▸ **PENGGALAN DOKUMEN**
Rabu, 22 Mei 2013

# JOURNALISTIC

Dinamika, Aku Padamu


Bukan siapa-siapa dan akan jadi siapa? selalu melalang buana dalam benakku, ketika awal memberanikan diri mendaftar di Lembaga Pers Mahasiswa IAIN Sumatera Utara, sebuah lembaga intra kampus yang bergerak di bidang jurnalistik. Aku, seorang yang sangat sulit untuk bergaul lalu memutuskan untuk mendaftar sebagai jurnalis kampus? akan jadi apa aku di sana? mau apa? bisa apa?
Berbekal hobi suka menulis aku memberanikan diri untuk mendaftar sebagai jurnalis kampus di Dinamika. Menjadi pendaftar pertama adalah kebanggaan tersendiri bagiku, bahkan formulir pendaftaran pun belum disiapkan ketika itu, hebat sekali.
Langkah dimulai, mengikuti berbagai pelatihan kepenulisan pun kurasa belum cukup untuk menjadikanku bisa menulis seperti senior-senior di Dinamika yang sangat super sekali. Dari SMP, aku suka menulis, meski hanya sekedar menulis kisah sehari-hari dalam buku diary dan juga puisi. Itu pun membuatku tertawa geli ketika melihat kembali hasil tulisan keseharianku juga puisi-puisku dulu, tulisan yang sama sekali tidak terarah.

▸ **DAFTAR ENTRI**

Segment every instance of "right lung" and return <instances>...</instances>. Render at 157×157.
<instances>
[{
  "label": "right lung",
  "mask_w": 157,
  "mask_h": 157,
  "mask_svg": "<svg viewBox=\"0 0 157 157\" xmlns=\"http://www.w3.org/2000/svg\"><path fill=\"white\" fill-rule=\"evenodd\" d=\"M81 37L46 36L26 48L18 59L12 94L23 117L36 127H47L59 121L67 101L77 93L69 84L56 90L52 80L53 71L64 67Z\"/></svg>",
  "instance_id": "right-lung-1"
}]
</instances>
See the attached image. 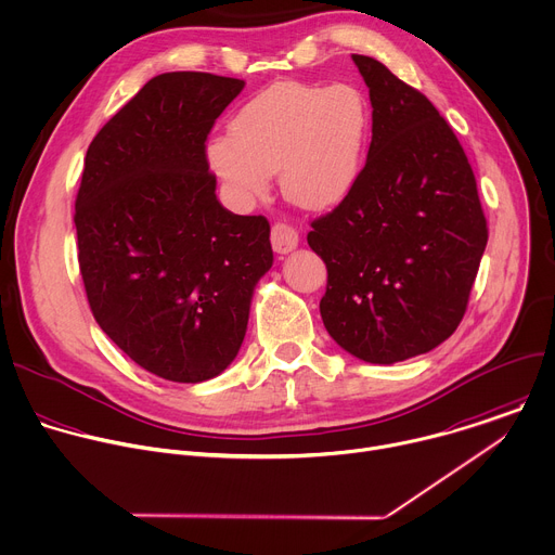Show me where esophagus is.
I'll list each match as a JSON object with an SVG mask.
<instances>
[{
    "label": "esophagus",
    "mask_w": 555,
    "mask_h": 555,
    "mask_svg": "<svg viewBox=\"0 0 555 555\" xmlns=\"http://www.w3.org/2000/svg\"><path fill=\"white\" fill-rule=\"evenodd\" d=\"M271 245L275 254H288L299 245V234L286 223H275L271 228Z\"/></svg>",
    "instance_id": "obj_1"
}]
</instances>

▸ **KETENTUAN LATIHAN**
1: Menurut tulisan tentang Dinamika, sejak jenjang sekolah apa penulisnya suka menulis?
2: Tuliskan kembali bagian tulisan tentang Dinamika dari "# JOURNALISTIC" sampai "itu, hebat sekali.".
3: Sebutkan semua kalimat dalam tulisan tentang Dinamika yang diakhiri tanda tanya.
Entri-entri itu tidak diperlukan di sini.

▸ **HASIL PER TUGAS**
1: Sejak SMP.

2:
# JOURNALISTIC

Dinamika, Aku Padamu


Bukan siapa-siapa dan akan jadi siapa? selalu melalang buana dalam benakku, ketika awal memberanikan diri mendaftar di Lembaga Pers Mahasiswa IAIN Sumatera Utara, sebuah lembaga intra kampus yang bergerak di bidang jurnalistik. Aku, seorang yang sangat sulit untuk bergaul lalu memutuskan untuk mendaftar sebagai jurnalis kampus? akan jadi apa aku di sana? mau apa? bisa apa?
Berbekal hobi suka menulis aku memberanikan diri untuk mendaftar sebagai jurnalis kampus di Dinamika. Menjadi pendaftar pertama adalah kebanggaan tersendiri bagiku, bahkan formulir pendaftaran pun belum disiapkan ketika itu, hebat sekali.

3:
- Bukan siapa-siapa dan akan jadi siapa?
- Aku, seorang yang sangat sulit untuk bergaul lalu memutuskan untuk mendaftar sebagai jurnalis kampus?
- akan jadi apa aku di sana?
- mau apa?
- bisa apa?